Bilder verwandeln den Raum in eine Illusion
WIEN. Dass ein Maler mittels Pinsel und Farben und allerlei gefinkelten, auf Kenntnis von Optik und Augenanatomie basierenden Methoden uns vormacht, wir sähen Veilchen,
Wolke oder Gesicht, weckt seit je die Freude am Bilderschauen. Aber
Alfons Schilling ist weiter gegangen: Nicht Ding oder Landschaft, die hier und jetzt nicht da sind, holte er für den Betrachter herbei, sondern einen nicht vorhandenen Raum. Aber wie lässt sich Raum malen, wenn man nicht so schwindelt, dass man perspektivische Linien als
Hauskanten tarnt oder mit diesigen Farbtönen Weite simuliert? Alfons Schilling hat sich auf keine solchen
– obgleich in der Kunstgeschichte klassischen – optischen Eselsbrücken eingelassen. Doch versichert der Kunsthistoriker und -händler
Herbert Giese: „Er hat die Raumillusion erreicht.“Dies zeigt der Kunsthandel Giese & Schweiger mit 37 Exponaten, davon einige aus dem Nachlass. Fast alle sind verkäuflich.

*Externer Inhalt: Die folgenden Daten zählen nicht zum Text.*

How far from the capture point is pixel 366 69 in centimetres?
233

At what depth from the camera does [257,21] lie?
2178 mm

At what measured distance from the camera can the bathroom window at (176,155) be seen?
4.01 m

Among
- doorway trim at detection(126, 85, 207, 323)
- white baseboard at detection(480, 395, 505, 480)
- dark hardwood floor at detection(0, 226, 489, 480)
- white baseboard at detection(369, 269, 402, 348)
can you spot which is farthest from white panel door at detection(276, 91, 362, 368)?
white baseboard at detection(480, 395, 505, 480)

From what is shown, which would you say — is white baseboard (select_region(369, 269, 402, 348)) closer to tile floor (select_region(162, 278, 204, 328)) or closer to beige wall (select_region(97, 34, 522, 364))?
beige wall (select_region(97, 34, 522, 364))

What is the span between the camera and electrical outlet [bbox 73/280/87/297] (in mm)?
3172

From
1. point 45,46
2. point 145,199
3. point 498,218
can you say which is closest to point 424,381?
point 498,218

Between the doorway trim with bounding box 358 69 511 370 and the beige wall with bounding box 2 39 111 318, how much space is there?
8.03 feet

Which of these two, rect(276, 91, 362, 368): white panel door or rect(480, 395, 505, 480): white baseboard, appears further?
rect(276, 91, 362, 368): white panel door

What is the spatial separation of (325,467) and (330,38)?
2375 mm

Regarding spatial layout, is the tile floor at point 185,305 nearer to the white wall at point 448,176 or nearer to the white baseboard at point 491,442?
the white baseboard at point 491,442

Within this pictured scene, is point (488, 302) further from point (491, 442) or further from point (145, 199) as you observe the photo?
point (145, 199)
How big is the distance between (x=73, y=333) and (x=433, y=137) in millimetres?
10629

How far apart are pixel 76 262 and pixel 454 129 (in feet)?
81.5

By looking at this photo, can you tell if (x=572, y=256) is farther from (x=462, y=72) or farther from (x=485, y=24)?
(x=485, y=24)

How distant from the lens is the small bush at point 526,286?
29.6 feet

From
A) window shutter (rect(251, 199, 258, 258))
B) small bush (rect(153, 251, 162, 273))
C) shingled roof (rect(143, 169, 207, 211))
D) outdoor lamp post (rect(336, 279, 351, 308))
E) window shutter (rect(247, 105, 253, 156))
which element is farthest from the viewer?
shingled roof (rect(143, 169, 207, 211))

Alfons Schilling habe in 1980erund 90er-Jahren an diesem Phänomen gearbeitet, schildert Herbert Giese. Welches Phänomen? Der „Wahrnehmungserweiterung“. Dafür habe er sogar so etwas wie Maschinen gebaut, also Geräte für den
Kopf mit Linsen so vor den Augen, dass man gesehen habe, als wären die Augen acht Meter auseinander.
Für die Bilder bei Giese & Schweiger liegen handliche Prismen bereit. Hält man sich so eines vor ein Auge und lässt das andere Auge offen, gelangen zweierlei Bilder ins Gehirn, sodass man beim Blick aufs Gemälde nicht mehr ein Bild, sondern einen Raum wahrnimmt, und zwar einen gegenstandslosen, abstrakten. Dieses zweiteilige – also binäre
– Schauen gibt den Gemälden ihren Übertitel „Autobinäre Raumbilder“.

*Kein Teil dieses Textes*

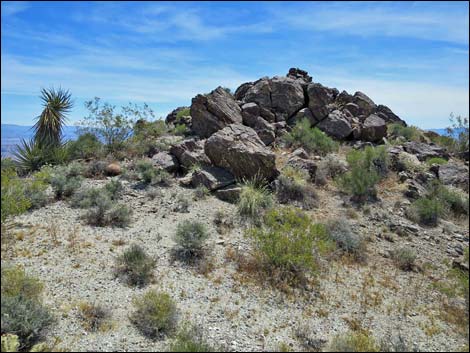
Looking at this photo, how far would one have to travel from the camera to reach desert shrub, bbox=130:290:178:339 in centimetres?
513

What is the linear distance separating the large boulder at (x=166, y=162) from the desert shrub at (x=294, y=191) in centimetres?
415

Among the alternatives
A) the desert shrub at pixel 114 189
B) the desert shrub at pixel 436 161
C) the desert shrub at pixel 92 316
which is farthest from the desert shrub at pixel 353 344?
the desert shrub at pixel 436 161

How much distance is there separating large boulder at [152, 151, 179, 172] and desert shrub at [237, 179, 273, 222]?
340cm

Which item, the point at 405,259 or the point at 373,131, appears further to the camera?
the point at 373,131

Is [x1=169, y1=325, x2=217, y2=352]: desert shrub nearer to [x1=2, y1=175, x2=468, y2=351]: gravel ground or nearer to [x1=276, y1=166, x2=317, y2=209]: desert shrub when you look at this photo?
[x1=2, y1=175, x2=468, y2=351]: gravel ground

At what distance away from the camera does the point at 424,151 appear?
15430mm

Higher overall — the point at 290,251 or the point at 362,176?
the point at 362,176

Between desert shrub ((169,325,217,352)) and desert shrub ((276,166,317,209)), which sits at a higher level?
desert shrub ((276,166,317,209))

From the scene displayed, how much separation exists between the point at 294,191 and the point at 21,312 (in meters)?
8.39

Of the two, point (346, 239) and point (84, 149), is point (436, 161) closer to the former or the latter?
point (346, 239)

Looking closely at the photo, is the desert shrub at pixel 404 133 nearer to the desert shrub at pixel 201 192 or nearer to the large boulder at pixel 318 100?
the large boulder at pixel 318 100

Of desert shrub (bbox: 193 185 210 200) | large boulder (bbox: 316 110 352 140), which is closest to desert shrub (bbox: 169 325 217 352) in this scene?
desert shrub (bbox: 193 185 210 200)

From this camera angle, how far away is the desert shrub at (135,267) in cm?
648

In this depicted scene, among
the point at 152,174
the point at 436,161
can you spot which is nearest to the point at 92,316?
the point at 152,174
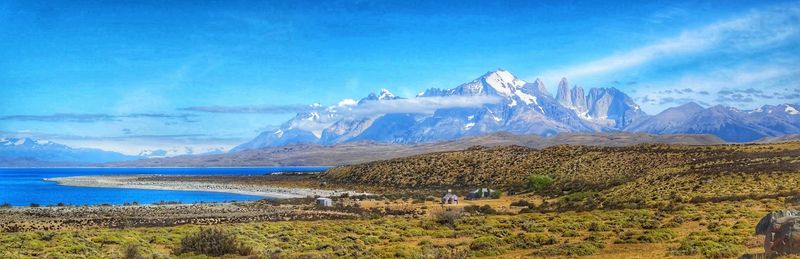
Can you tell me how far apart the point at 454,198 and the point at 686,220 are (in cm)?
2853

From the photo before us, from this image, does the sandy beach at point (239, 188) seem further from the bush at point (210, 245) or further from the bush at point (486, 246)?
the bush at point (210, 245)

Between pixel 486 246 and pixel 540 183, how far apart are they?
160 ft

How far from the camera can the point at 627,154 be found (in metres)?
86.1

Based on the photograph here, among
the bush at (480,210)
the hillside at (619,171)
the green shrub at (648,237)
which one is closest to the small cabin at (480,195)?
the hillside at (619,171)

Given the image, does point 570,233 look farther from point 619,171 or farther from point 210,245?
point 619,171

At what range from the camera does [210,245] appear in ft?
86.2

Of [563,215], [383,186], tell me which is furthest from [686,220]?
[383,186]

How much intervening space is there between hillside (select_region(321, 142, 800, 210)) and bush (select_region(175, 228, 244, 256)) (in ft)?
108

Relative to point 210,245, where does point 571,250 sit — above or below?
below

Alfons Schilling gelinge es, Illusion und Abstraktion zu vereinen,
betont Herbert Giese. „Er tut dies als vielleicht letzten Schritt der Tafelmalerei.“Dabei habe er dieses Medium nicht zerstören oder vernichten wollen – wie Lucio Fontana oder Arnulf Rainer. Vielmehr habe er die zwei Dimensionen ins Dreidimensionale gebracht. „Das ist der verblüffende Effekt.“
Mit dem Ausbau vor knapp zwei Jahren hat Giese & Schweiger nicht nur Raum, sondern auch Angebot erweitert: um Werke des 20. Jahrhunderts und um Personalen wie jetzt jene von Alfons Schilling.